This afternoon we played Dialect, by Thorny Games, a game about coining words as part of telling the story of a community. The game comes with four types of isolated communities, including a Mars colony, but we picked a 1980s cult, because of course we did. (And there are many third-party frameworks for different types of communities as well.)

Unlike role playing games, storytelling games such as Dialect typically involve more player negotiation about directions of the story. This is akin to the collaborative worldbuilding at the start of some campaigns and one-shots but occurs throughout the game. For instance, at the start of the second age of our story, we had to discuss a danger that was posed to our community, a reason why we had to let outsiders in for the first time. We brainstormed four ideas: a cave-in that required emergency personnel, a chronic medical emergency that required regular visits from a doctor or nurse, a blogger or Instagram influencer who was promoting our community, and a deputy who first checked in with us to investigate an alleged kidnapping (that person joined our cult willingly, we swear!). After some negotiation, we settled on the deputy.

The game is card-driven. For instance, each player is dealt three cards with archetypes and then picks one to play as their character. The game then plays in three ages. At the start of an age, each player is dealt three cards, like the one below.

On their turn, the player will either coin a word or use an action card. Each word card also includes a prompt for a scene; the current player will pick another player or solicit a volunteer to have the scene with, making sure to use the new word, and as the game goes on, to use the other words that have been coined. Sometimes a player will have an idea for a word; other times the player will moderate a discussion about potential words and then pick one.

Additionally, players can play action cards and word cards out of order, building off the tableau of words.

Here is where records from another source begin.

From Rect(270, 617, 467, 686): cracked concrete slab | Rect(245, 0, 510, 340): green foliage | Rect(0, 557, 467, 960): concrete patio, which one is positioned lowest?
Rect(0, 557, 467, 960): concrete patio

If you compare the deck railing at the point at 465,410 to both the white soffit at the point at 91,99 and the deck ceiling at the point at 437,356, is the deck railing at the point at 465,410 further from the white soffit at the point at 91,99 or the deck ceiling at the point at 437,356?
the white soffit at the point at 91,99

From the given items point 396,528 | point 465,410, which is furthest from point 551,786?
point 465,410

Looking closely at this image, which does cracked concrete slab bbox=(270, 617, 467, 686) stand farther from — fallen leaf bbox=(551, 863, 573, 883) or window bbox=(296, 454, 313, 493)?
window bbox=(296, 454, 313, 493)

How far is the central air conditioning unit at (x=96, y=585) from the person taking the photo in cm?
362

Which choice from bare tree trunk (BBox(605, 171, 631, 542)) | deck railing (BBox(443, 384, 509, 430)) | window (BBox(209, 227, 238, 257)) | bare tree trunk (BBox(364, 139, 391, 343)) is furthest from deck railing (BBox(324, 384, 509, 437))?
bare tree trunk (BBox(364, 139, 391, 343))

Here are our Age I words, in the order they were coined—

  • awepoc [< apocalypse] Wonderful.
  • sinizens [< sin + citizens] Outsiders.
  • cavey [< cave, as our community had sacred caves] Feeling the fragility of our isolation.
  • cave-in [< cave-in, applied metaphorically] An emotional outburst.
  • groove [< groovy, because we were reformed hippies] The past, before our isolation.
  • cohajj [< co– + hajj, a companion on a pilgrimage] A friend one communed with in the sacred caves.
  • poc [< awepoc] Greetings, hello.
  • sinical [< sin + cynical] Skeptical that the outside world is bad as the community thinks it is.
  • roo [< groove] Worry.

And some of our Age II words:

  • the Sin [< sin] The outside world.
  • craven [< craven + cave] Those community members who fled the compound into the caves, to escape the intrusions of outsiders.
  • sinizens [< sinizens, outsiders] Teens’ term for themselves. {An example of an action card being used to change the meaning of an existing word.}
  • lithero [< lith + hero] Those who remained in the compound rather than flee to the caves.
  • the count [< the countermeasures] Guns (stockpiled).

Age III words:

  • vowation [< vow + formation] Rededication to uphold our community’s constitution.
  • steady as a stalagmite / steady as a ’mite [From how stalagmites form.] A saying to express our unity.
  • cohajj [< cohajj, fellow pilgrim] Any community member. {An example of an action to broaden the meaning of an existing word.}
  • gedback [< Ged, a player character who encouraged some of his fellow craven to return to the compound + back] To convert a craven to a lithero. {An example of an eponym action.}

Finally, at the end of the game, each player is dealt an epilogue card with a chance to narrate their character’s legacy, from one of three choices.

Our group made awepoc use of our dialect to demonstrate our differences from sinizens and our distance from our own groove. My character, Ged, had quite the arc, changing from being sinical to becoming craven, then returning a lithero and gedbacking many of the others, to once again be a cohajj who was steady as a stalagmite.

This was a fun one-shot game, and I encourage it for anyone who enjoys conlanging or wordplay. I might play a game of Dialect as part of the worldbuilding or lore for a future campaign. You can buy Dialect directly from Thorny Games.